__Task description__. All the entries need to be quoted exactly, apart from the pictures, which you should drop.

═════ Exercise inputs

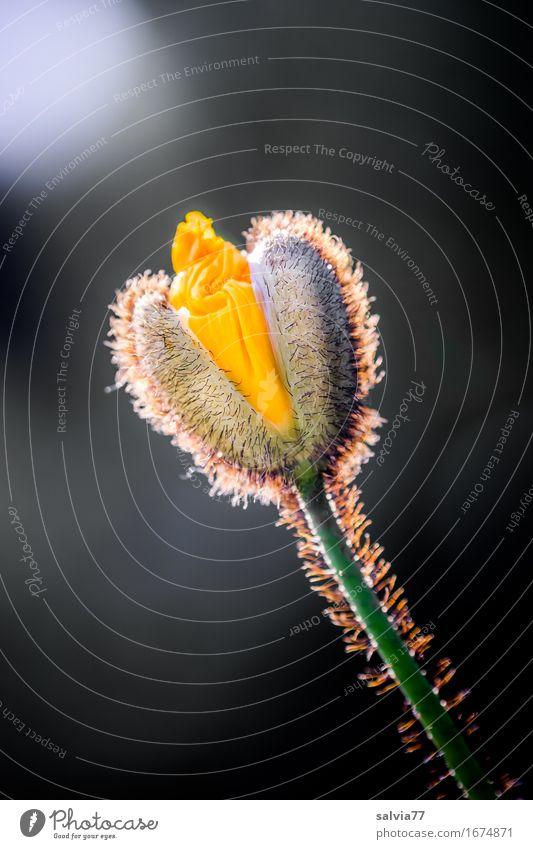 sie öffnet sich Natur Pflanze Frühling Sommer Blume Blüte Mohnblüte Garten ästhetisch gelb grau schwarz Glück Hoffnung Glaube Duft Stimmung aufmachen Blühend
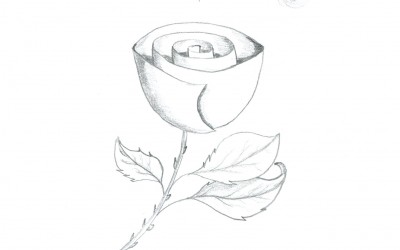 Day 9: The Rose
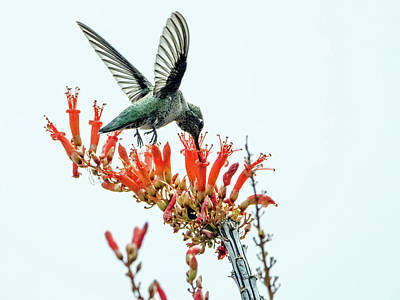Photograph - Hummingbird 7642 by Tam Ryan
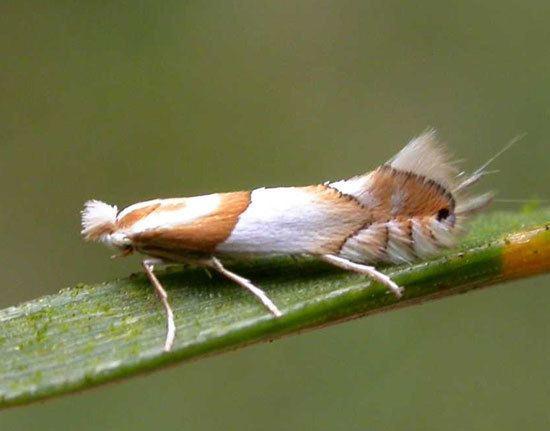 Phyllonorycter roboris Lepidoptera of Belgium Phyllonorycter roboris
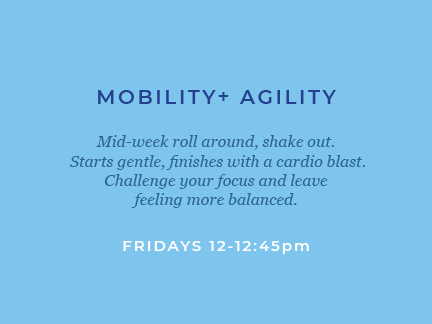 class_descriptions_mobility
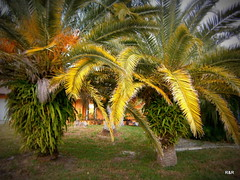 Canarian Palm Trees (rockczar) Tags: florida palmtrees canarian
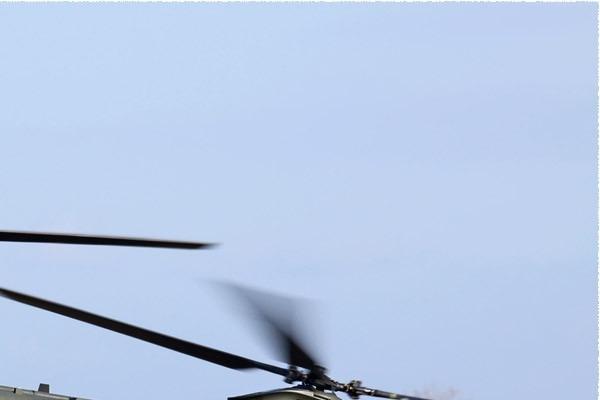 Photo#214-2-Boeing Chinook HC2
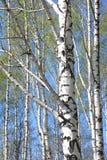 Árboles de abedul con la corteza blanca en arboleda del abedul Fotos de archivo libres de regalías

══════════

__Answer box__.
 sie öffnet sich Natur Pflanze Frühling Sommer Blume Blüte Mohnblüte Garten ästhetisch gelb grau schwarz Glück Hoffnung Glaube Duft Stimmung aufmachen Blühend
 Day 9: The Rose
Photograph - Hummingbird 7642 by Tam Ryan
 Phyllonorycter roboris Lepidoptera of Belgium Phyllonorycter roboris
 class_descriptions_mobility
 Canarian Palm Trees (rockczar) Tags: florida palmtrees canarian
 Photo#214-2-Boeing Chinook HC2
 Árboles de abedul con la corteza blanca en arboleda del abedul Fotos de archivo libres de regalías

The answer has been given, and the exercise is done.